41.    The Panel then considered whether the Registrant’s misconduct has brought the Paramedic profession into disrepute. The Panel is satisfied that dishonestly putting forward factually incorrect information in three different documents and in an interview, which was part of an internal Trust investigation, can only bring the Paramedic profession into disrepute.


42.    The Panel is also satisfied that by his misconduct the Registrant has breached one of the fundamental tenets of the Paramedic profession which requires paramedics to be honest and trustworthy in their personal and professional behaviour. In this case, the Panel has found the Registrant to been dishonest in relation to his various accounts of how his shoulder injury was sustained.


43.    The Panel has also considered whether, looking forward, the Registrant is liable in the future to bring the Paramedic profession into disrepute, breach one of the fundamental tenets of that profession or act dishonestly. In reaching its conclusion on these matters, the Panel has considered evidence of insight, remorse, reflection, and the likelihood of repetition of the misconduct involved in this case.

44.    The Panel takes the view that the Registrant has developed insight into his misconduct. It accepts the Registrant’s evidence that he wishes now that he had not behaved as he did. It is to his credit that the Registrant made full admissions at the outset of this hearing which he confirmed in his evidence to the Panel. It is an indication of his insight that the Registrant described his conduct as “deplorable” and recognised that by his actions he had damaged public confidence in his profession and brought it into disrepute. However, the Panel considers that while the Registrant may have reflected on his misconduct more recently, he chose not to correct his original lie as set out in the DATIX when presented with opportunities to do so over a period of months.

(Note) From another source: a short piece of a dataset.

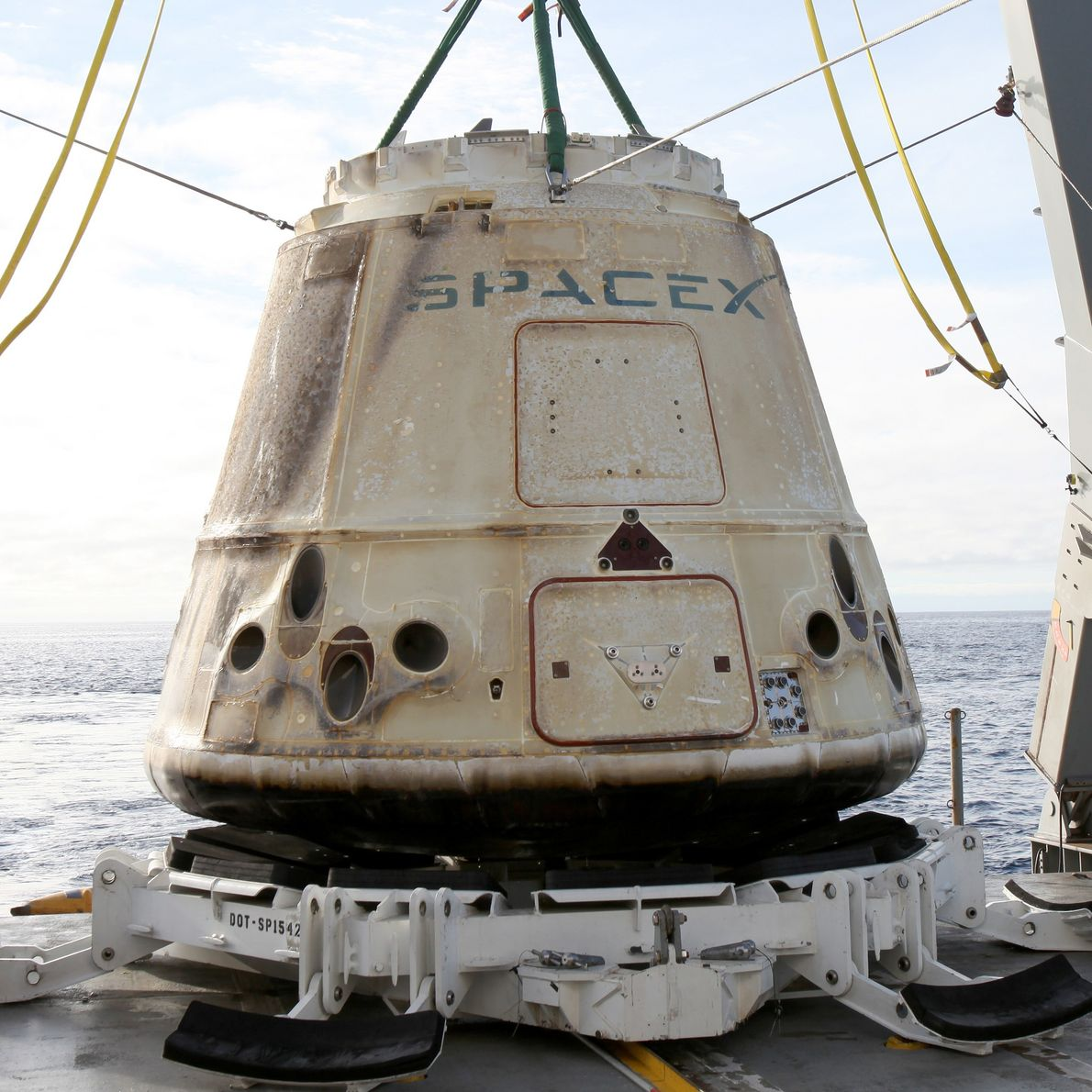 A Dragon cargo craft is recovered from the Pacific in 2017.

The Panel notes all of the positive and supportive things said about the Registrant in the many testimonials it has received in evidence. The Registrant said in his evidence that he is now a changed man and that he now has coping and support mechanisms in his life which he could turn to if he were ever to find himself in a similar situation. The Panel accepts that the Registrant believes this to be the position.

45.    The Panel considers that the misconduct in this case is capable of being remedied and recognises that it is difficult but not impossible to demonstrate remediation in cases involving dishonesty. The passage of time coupled with insight, reflection and the fact that there has been no repetition in the period since the misconduct, can in some cases amount to remediation. The Panel takes the view that there is some evidence that the Registrant has reflected on his misconduct and shown remorse. It also considers the Registrant to have developed insight into his misconduct but feels that there is room for improvement. For example, in his evidence the Registrant did not recognise that his account to the Trust’s disciplinary hearing had, in the view of this Panel, been an attempt to minimise events. Accordingly, the Panel has concluded that there remains a risk of repetition although this is not high. In these circumstances, the Panel has concluded that the Registrant’s fitness to practise is impaired on personal component grounds.

Public component

46.    In relation to the public component, the Panel is satisfied, given the findings of fact in this case which involve dishonest and misleading factual entries in documents and in an account given by the Registrant, that public confidence in the Paramedic profession and its regulatory body, would be undermined if there was no finding of impairment in this case. The Panel is also satisfied that it would be failing in its duty to declare and uphold proper standards of conduct and behaviour in that profession if it did not find impairment in this case. It considers that a reasonable and informed member of the public would be very concerned if there was no finding of impairment in a case where a registrant’s misconduct involved dishonesty which had persisted over a period of time and involved a claim for compensation which would ultimately be funded, if successful, by the taxpayer.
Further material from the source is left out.